When you fork() a new process, both the memory is copied, but both the
parent and child processes share the same open files, including the same
socket (because there's no real concept of duplicating the socket at both
ends). When one process quits, it closes the connection automatically
(this is done by a finalizer on the database handle, or something like
that, possibly buried in the C library). In the MySQL protocol[1], this
sends a command over the socket to the MySQL server, and the server and
client close their connection. The second process, which still has the
socket open, now discovers that the connection is closed and reports that
the server has gone away.

A good solution to this problem is to fork a DRb server that serves up
the database access stuff, and allocate the Mysql connection only inside
that process. DRb connections will work just fine across forks.

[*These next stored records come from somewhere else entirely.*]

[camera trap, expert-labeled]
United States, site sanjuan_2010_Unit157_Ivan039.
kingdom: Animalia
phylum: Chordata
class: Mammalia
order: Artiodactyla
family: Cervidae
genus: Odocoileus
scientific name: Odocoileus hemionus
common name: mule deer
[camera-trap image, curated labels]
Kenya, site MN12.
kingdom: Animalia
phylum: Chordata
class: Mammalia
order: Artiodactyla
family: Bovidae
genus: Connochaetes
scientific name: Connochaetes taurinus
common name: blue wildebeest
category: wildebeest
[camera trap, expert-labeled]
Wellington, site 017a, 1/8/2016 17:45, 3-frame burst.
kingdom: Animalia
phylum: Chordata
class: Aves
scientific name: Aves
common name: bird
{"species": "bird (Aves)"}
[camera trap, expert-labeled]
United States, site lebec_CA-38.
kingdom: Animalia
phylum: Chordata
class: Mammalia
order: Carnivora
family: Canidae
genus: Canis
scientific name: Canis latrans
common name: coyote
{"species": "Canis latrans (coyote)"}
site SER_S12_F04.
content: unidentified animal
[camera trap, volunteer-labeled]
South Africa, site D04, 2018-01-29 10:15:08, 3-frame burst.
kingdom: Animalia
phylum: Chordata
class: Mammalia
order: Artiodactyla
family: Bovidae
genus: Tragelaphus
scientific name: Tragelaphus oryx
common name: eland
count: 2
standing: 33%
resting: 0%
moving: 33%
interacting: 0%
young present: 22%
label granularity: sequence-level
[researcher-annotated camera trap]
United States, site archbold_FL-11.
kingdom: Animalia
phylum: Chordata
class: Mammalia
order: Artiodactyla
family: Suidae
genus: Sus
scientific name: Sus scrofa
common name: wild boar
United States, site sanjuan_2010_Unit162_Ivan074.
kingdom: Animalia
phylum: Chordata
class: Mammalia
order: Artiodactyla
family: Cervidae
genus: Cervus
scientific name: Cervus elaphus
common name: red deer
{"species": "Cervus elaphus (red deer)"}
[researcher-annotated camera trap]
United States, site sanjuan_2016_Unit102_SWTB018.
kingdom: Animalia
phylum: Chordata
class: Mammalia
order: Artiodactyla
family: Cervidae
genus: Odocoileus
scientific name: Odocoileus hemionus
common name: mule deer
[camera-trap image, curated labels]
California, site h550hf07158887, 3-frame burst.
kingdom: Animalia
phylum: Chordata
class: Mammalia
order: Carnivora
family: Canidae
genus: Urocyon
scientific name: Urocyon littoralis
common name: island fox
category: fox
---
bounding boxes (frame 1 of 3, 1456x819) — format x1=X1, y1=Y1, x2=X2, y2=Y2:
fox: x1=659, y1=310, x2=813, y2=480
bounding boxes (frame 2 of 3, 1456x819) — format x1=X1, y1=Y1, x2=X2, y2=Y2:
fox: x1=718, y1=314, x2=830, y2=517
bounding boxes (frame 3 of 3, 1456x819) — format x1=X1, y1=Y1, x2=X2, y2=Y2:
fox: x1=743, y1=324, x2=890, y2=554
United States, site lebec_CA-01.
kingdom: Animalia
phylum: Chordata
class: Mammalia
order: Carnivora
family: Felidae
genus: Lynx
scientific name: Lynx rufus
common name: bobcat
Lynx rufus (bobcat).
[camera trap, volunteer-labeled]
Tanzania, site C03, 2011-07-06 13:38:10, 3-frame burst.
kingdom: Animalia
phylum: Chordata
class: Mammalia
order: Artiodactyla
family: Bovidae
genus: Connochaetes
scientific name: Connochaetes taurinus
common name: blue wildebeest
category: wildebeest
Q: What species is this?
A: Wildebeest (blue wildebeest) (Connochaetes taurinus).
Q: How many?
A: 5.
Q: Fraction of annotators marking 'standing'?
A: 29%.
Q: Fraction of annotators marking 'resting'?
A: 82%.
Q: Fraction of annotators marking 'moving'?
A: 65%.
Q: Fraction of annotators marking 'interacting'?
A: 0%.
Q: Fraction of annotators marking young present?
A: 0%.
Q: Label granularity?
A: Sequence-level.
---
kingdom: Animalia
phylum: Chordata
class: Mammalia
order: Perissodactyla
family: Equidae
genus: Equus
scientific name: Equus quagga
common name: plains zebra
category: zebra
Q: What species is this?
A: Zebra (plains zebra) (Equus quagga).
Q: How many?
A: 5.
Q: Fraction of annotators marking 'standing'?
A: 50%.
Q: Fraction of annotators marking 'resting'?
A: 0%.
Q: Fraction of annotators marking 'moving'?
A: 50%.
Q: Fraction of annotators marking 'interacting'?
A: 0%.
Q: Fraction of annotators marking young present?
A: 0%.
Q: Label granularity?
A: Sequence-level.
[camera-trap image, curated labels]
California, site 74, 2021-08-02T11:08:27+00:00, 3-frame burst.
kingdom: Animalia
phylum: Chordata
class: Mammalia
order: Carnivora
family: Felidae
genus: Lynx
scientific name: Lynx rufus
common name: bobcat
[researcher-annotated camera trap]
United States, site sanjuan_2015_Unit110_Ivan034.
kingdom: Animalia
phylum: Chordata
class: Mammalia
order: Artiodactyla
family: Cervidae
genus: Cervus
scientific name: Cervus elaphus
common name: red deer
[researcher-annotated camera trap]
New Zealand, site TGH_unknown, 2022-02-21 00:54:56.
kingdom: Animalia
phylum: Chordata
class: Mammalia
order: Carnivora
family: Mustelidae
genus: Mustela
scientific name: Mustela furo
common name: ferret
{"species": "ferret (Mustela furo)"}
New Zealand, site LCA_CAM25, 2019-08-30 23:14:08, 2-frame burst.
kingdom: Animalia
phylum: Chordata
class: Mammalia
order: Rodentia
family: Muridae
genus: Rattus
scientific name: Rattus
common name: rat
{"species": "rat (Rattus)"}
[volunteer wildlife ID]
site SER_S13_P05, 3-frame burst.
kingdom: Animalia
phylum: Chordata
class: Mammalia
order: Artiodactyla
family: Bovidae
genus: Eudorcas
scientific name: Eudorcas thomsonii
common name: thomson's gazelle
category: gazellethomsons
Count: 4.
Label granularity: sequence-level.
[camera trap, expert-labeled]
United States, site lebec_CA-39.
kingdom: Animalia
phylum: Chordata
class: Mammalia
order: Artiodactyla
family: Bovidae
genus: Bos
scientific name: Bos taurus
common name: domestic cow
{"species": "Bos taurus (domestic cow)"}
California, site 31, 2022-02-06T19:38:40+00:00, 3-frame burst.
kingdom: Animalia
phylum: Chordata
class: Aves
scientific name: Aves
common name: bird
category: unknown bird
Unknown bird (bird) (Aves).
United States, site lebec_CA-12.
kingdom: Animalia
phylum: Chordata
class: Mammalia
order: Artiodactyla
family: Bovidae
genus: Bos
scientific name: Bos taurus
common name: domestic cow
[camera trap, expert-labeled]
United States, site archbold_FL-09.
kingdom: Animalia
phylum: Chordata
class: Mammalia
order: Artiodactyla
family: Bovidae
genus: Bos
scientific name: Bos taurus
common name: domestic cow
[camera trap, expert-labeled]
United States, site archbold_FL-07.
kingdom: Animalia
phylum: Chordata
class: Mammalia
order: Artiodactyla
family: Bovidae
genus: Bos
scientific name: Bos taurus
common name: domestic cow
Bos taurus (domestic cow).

(I know I implemented this before, but I can't find the sample code.)

--Ken

[1] http://forge.mysql.com/wiki/MySQL_Internals_ClientServe...

--
Ken (Chanoch) Bloom. PhD candidate. Linguistic Cognition Laboratory.
Department of Computer Science. Illinois Institute of Technology.
http://www.iit.edu...

Ken Bloom

3/27/2008 11:35:00 PM

0

On Wed, 26 Mar 2008 19:09:10 -0500, Joey Marino wrote:

> [Note: parts of this message were removed to make it a legal post.]
>
> I see,
> I have a class to handle interfacing to the database. The initialization
> of the class will connect to the db and another method will close the
> connection and there are query functions for handling the queries and
> results. This object is then passed into new objects on their
> initialization. The problem comes in when I iterate through a set of
> objects creating a fork for each one. After the first object I am
> getting a "database went away error".

Here we go. Here's my sample code for solving this issue.

http://blade.nagaokaut.ac.jp/cgi-bin/scat.rb/ruby/ruby-t...

--Ken

--
Ken (Chanoch) Bloom. PhD candidate. Linguistic Cognition Laboratory.
Department of Computer Science. Illinois Institute of Technology.